A Fan Girl Short Review (And The Faces of Duterte)

 


     Metro Manila Film Festival still pushed through this year despite the pandemic, but no, you don’t have to go to the mall to watch it, you can stream it on your smart TV right in your living room. My sister and her family has this sort of tradition to watch a film or two every MMFF, so she tasked her daughter to pick a movie, and since my niece is quite a fan of Paulo Avelino and because the film has early good reviews (an excellently-crafted film, says one reviewer), she chose Fan Girl—and off we watched it.

     The film (a small-budgeted one) is about a famous actor who has a few dirty secrets and his obsessed 16-year old female fan.

     The movie is dark, or at least, it tries hard to be, with scenes that show the main actor urinating, his penis (prosthetic only, girls) showing; the actor teaching his fan (a minor) to smoke and drink; the actor using drugs; the actor cursing like there’s no tomorrow; the actor beating up a married woman he has an affair with, traumatizing her young son; the actor having rough sex with his fan (the scene was filmed quite graphically) and have I told you that the female fan is a minor?

     I like dark movies but I didn’t like this one.

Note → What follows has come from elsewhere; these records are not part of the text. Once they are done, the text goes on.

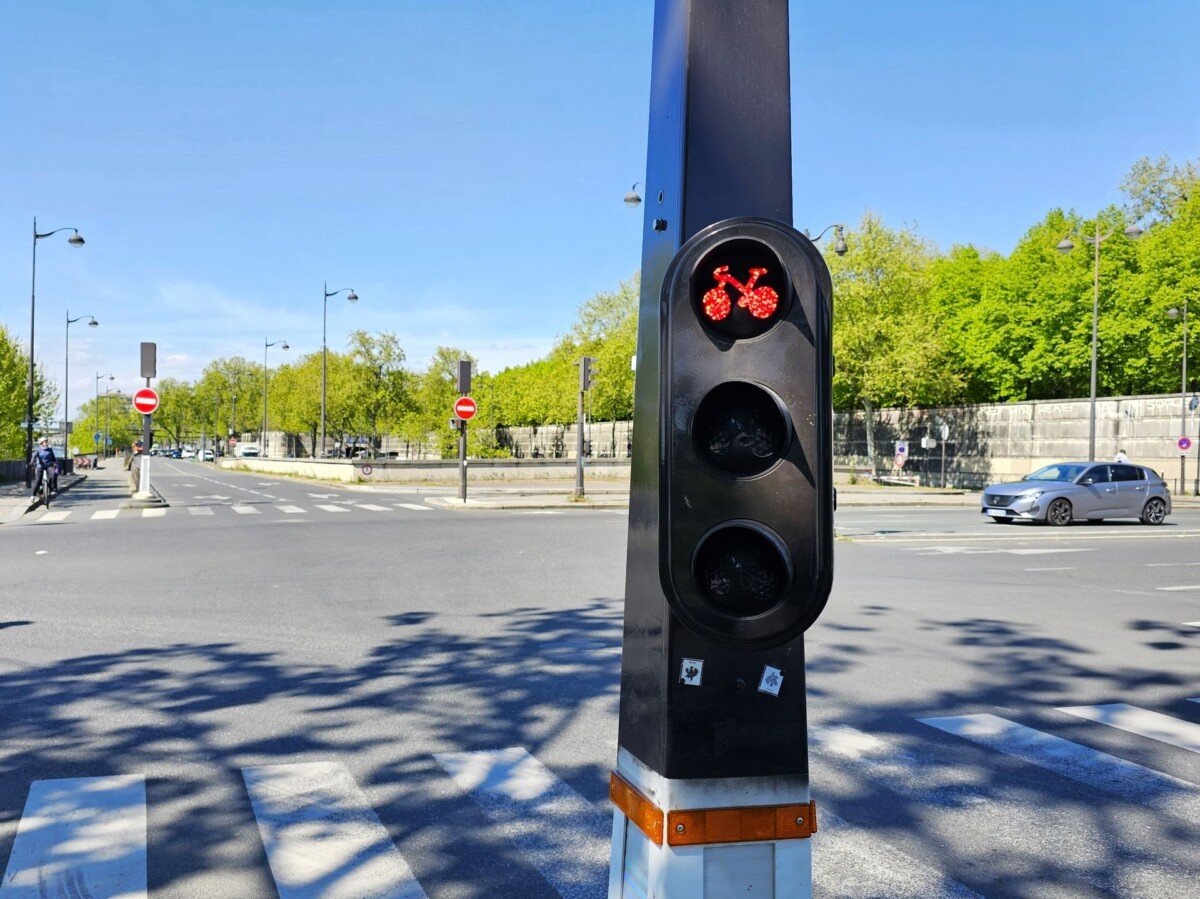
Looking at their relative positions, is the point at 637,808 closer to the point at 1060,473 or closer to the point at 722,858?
the point at 722,858

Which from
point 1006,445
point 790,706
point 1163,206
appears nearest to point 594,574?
point 790,706

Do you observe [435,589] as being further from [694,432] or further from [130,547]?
[694,432]

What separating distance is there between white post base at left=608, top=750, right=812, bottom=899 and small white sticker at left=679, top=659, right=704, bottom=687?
0.23 meters

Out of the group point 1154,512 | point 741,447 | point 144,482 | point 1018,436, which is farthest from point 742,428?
point 1018,436

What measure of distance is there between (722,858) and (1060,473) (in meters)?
24.0

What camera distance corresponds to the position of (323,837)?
Result: 165 inches

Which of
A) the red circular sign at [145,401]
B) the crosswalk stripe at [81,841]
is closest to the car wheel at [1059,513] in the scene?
the red circular sign at [145,401]

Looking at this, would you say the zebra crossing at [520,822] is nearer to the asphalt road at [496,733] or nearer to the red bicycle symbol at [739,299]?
the asphalt road at [496,733]

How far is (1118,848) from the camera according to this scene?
164 inches

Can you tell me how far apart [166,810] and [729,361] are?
3.54m

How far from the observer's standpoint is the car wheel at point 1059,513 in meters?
23.0

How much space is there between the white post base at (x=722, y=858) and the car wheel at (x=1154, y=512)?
24772 mm

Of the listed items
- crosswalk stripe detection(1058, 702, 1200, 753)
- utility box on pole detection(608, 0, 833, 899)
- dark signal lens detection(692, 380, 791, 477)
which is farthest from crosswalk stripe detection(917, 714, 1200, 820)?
dark signal lens detection(692, 380, 791, 477)

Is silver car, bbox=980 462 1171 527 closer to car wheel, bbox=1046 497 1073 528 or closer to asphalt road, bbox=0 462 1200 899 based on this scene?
car wheel, bbox=1046 497 1073 528
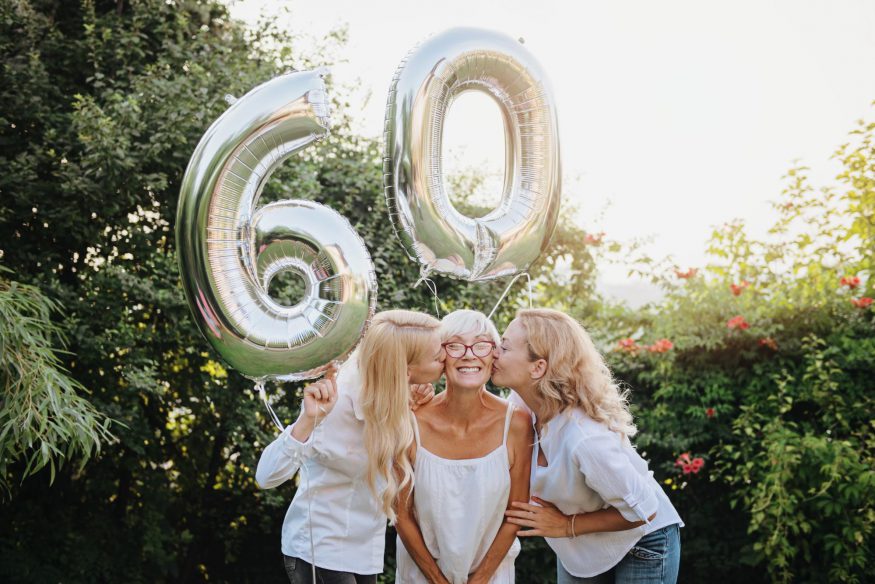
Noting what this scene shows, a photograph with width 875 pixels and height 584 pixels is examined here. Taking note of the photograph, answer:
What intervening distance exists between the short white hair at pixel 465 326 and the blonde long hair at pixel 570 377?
13 cm

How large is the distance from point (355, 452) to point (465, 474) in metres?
0.35

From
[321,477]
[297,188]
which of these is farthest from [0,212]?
[321,477]

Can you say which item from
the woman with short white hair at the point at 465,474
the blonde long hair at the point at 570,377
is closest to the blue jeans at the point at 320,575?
the woman with short white hair at the point at 465,474

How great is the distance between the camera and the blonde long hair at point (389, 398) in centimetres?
253

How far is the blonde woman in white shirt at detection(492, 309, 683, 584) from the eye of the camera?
2549 millimetres

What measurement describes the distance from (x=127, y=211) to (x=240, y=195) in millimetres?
3031

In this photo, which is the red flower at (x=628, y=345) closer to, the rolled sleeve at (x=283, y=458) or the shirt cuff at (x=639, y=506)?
the shirt cuff at (x=639, y=506)

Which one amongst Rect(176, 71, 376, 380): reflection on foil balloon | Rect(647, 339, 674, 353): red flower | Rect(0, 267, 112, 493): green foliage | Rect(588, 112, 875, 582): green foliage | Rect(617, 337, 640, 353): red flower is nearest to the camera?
Rect(176, 71, 376, 380): reflection on foil balloon

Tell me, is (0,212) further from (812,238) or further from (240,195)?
(812,238)

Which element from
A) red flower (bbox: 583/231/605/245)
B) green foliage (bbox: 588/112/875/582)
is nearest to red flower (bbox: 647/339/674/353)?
green foliage (bbox: 588/112/875/582)

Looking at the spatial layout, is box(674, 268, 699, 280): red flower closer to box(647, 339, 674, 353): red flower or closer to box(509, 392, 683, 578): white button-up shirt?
box(647, 339, 674, 353): red flower

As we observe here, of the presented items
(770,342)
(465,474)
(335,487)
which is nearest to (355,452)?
(335,487)

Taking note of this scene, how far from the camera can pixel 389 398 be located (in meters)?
2.54

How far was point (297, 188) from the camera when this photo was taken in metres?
4.88
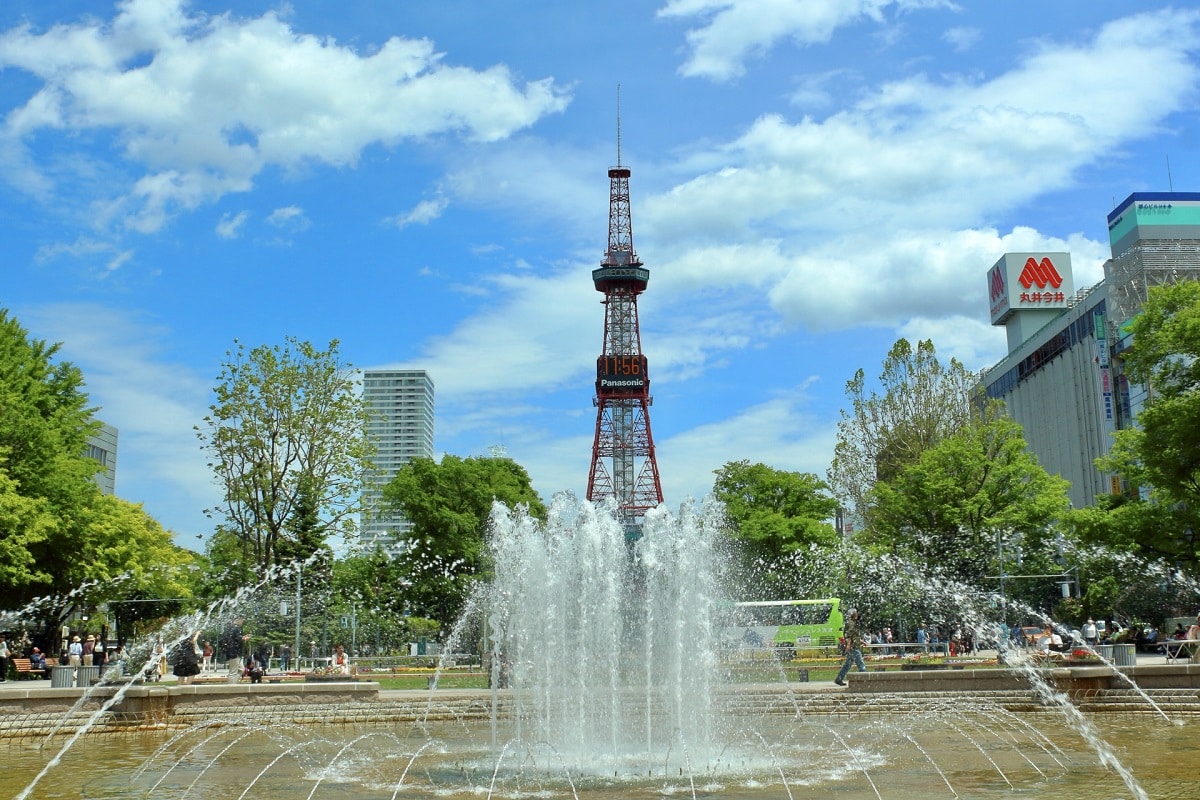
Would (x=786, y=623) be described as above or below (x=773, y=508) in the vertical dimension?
below

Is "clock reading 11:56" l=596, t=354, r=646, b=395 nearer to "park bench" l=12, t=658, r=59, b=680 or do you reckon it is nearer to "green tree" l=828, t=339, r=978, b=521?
"green tree" l=828, t=339, r=978, b=521

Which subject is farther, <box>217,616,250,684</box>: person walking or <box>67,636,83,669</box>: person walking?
<box>217,616,250,684</box>: person walking

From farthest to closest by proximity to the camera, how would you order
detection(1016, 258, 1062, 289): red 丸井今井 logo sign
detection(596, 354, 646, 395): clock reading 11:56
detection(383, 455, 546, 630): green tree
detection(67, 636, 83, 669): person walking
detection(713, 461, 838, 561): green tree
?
detection(596, 354, 646, 395): clock reading 11:56 < detection(1016, 258, 1062, 289): red 丸井今井 logo sign < detection(713, 461, 838, 561): green tree < detection(383, 455, 546, 630): green tree < detection(67, 636, 83, 669): person walking

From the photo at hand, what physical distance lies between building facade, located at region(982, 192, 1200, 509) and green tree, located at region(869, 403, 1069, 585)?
14129mm

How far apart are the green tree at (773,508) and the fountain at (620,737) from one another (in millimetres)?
39117

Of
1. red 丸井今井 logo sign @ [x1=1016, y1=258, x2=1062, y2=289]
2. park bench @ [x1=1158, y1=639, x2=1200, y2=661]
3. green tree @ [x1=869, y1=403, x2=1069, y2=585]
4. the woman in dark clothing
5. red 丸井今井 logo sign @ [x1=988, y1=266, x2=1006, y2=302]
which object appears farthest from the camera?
red 丸井今井 logo sign @ [x1=988, y1=266, x2=1006, y2=302]

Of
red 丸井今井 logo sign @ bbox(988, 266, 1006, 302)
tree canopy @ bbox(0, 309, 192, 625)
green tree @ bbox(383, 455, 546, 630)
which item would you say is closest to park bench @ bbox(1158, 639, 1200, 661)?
tree canopy @ bbox(0, 309, 192, 625)

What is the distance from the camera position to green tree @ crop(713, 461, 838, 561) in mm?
60188

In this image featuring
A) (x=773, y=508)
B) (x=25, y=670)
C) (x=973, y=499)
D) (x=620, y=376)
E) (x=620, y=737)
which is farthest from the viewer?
(x=620, y=376)

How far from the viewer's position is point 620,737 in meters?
16.1

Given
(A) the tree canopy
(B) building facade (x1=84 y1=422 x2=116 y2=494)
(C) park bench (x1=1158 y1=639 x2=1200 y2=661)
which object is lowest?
(C) park bench (x1=1158 y1=639 x2=1200 y2=661)

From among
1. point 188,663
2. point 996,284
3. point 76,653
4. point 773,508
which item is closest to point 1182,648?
point 188,663

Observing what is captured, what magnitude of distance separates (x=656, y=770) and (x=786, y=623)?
129ft

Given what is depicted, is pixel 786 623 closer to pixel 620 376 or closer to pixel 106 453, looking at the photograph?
pixel 620 376
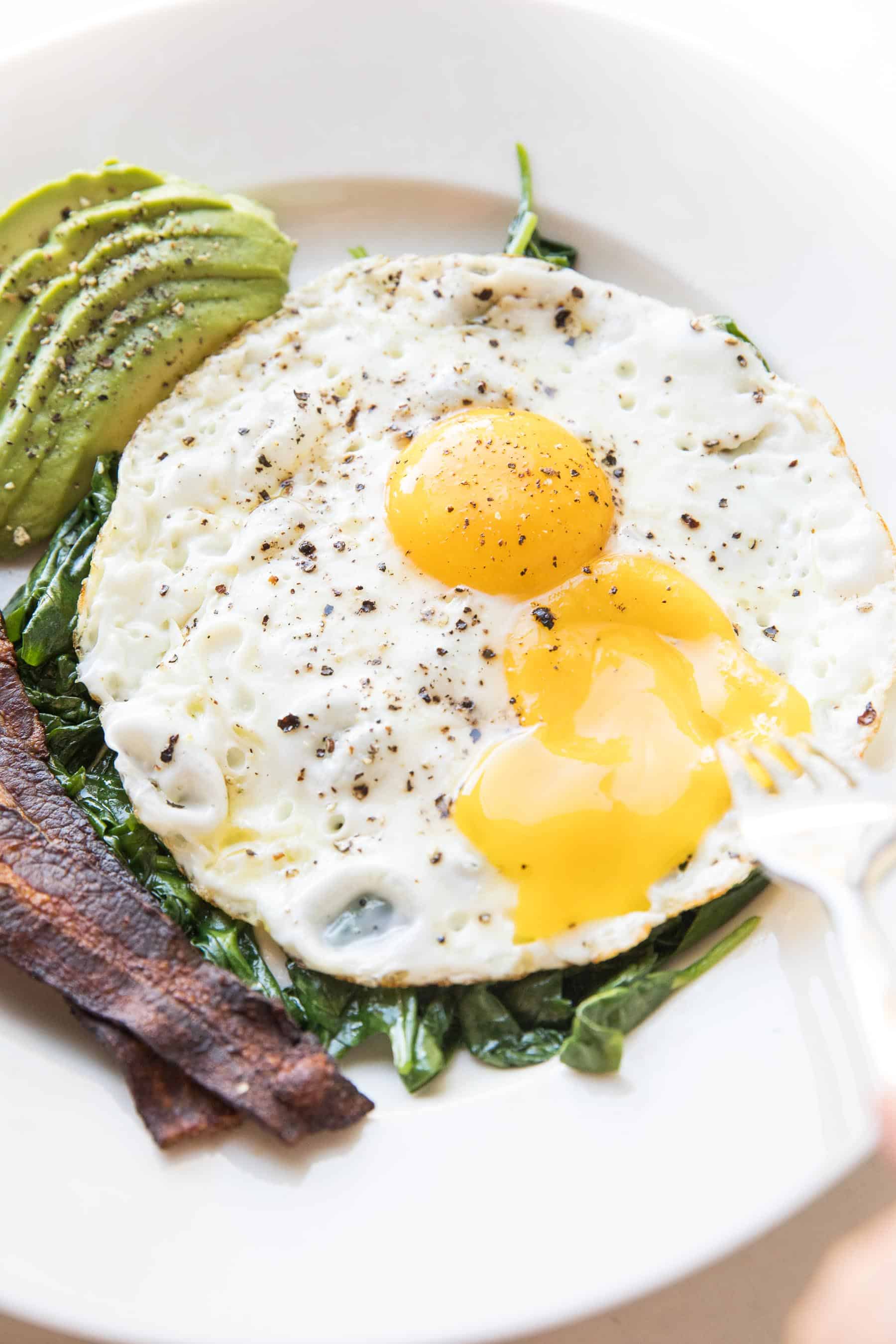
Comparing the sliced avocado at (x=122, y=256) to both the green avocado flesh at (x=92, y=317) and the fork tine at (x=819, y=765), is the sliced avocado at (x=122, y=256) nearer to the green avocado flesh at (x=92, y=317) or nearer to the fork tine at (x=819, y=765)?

No character development, no resolutions, cinematography’s uninspired, dialogues bland, characters are inconsistent (in one scene, the girl is horrified and mightily scared of the actor, and in the next scene, she is shown happily teasing and seducing the actor and drinking beer with him) and don’t have redeeming values, like the film’s sole reason for its existence is to disgust its audience.  If the movie wants to relay some messages, it failed to deliver those messages clearly.

     But something is curious in this film, it keeps showing the face of President Duterte (via his campaign posters), like the movie is subtly telling us that Paulo Avelino’s character and Duterte’s are one and the same.